▸ Stated exercise:
Copy the passage from the embedding glossary entry word for word, starting at "An embedding is a way" and ending at "pieces of data.".

Embedding

Vector representations of text, images, or other data in a continuous space.

fundamentals beginner Jan 28, 2025

What is an Embedding?

An embedding is a way to represent discrete data (like words, sentences, or images) as vectors of real numbers in a continuous space. This transformation allows us to capture semantic relationships and similarities between different pieces of data.

Key Concepts

Vector Representation

  • Each item is represented as a point in high-dimensional space
  • Similar items are placed closer together
  • Typically ranges from 128 to 1536 dimensions

Properties

  • Dimensionality: The size of the vector (e.g., 768 dimensions)
  • Distance Metrics: Cosine similarity, Euclidean distance
  • Semantic Meaning: Related concepts cluster together

Mathematical Foundation

Given a vocabulary V and embedding dimension d, an embedding is a function:

E: V → R^d

Where each word w ∈ V is mapped to a vector E(w) ∈ R^d.

▸ Information supplied:
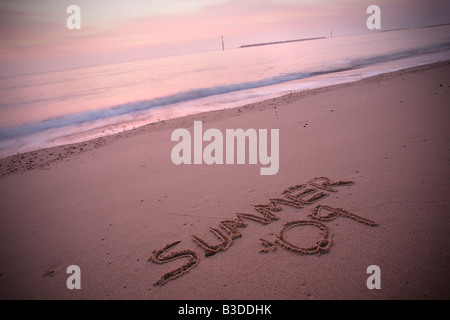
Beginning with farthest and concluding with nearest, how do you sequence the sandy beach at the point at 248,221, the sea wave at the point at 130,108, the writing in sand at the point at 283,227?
the sea wave at the point at 130,108
the writing in sand at the point at 283,227
the sandy beach at the point at 248,221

▸ Output below:
An embedding is a way to represent discrete data (like words, sentences, or images) as vectors of real numbers in a continuous space. This transformation allows us to capture semantic relationships and similarities between different pieces of data.